Monday, July 05, 2021

"A Matter of Substance, but Also Style"

"In less apocalyptic terms, French philosophical rationalism has also been charged with creating a nation of individualists, with a crippling fetish for skepticism, and for challenging authority in all its forms. This trait has been deemed to have negative consequences of both a practical and theoretical nature. In the latter case, it has fostered a tradition of theoretical extremism (most vividly reflected in the vibrant radical movements in France both on the right and the left). It has hindered the emergence of a gradualist epistemological tradition of acquiring knowledge through a process of accumulation. And in practical matters, this French individualism has encouraged a cult of singularity and a resistance to state power: President Charles de Gaulle (himself one of France's great individualists) gave voice to this concern when he once wondered whether it was possible to govern a country that produced 246 varieties of cheese."

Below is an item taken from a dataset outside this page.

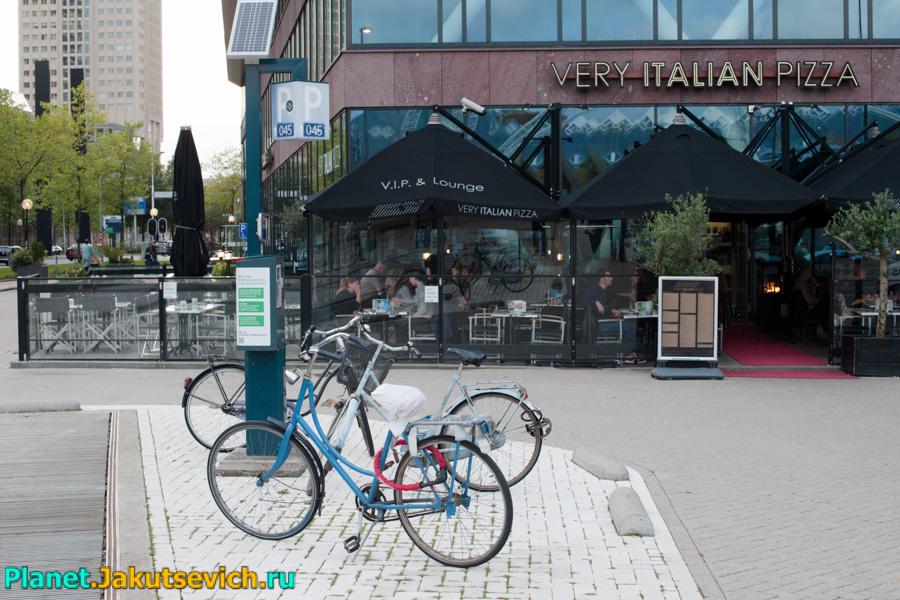 Итальянский ресторан в Роттердаме Very Italian Pizza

In a 2015 Aeon article, Sudhir Hazareesingh considers "How the French Think."

Friday, June 11, 2021

"When Theory Killed Literary Truth, It Doomed the Discipline"

"Fifty years ago, a university couldn't call itself 'Tier One' unless it had a renowned English department. No more: Abysmal enrollment numbers in the humanities at such universities prove the irrelevance of literary study. My colleagues around the country bemoan the decline, but they blame the wrong things. English did not fall because a bunch of conservatives trashed the humanities as a den of political correctness. It didn't fall because it lost funding or because business leaders promoted STEM fields. It fell because the dominant schools of thought stopped speaking about the truth of literature. Once the professors could no longer insist, 'You absolutely must read Dryden, Pope, and Swift—they are the essence of wit and discernment'; when they lost the confidence to say that nothing reveals the social complexity of the colonial situation better than Nostromo; if they couldn't assure anyone that Hawthorne's sentences showed the American language in its most exquisite form, they lost the competition for majors. Students stopped caring about literature because the professors stopped believing in its promises of revelation and delight."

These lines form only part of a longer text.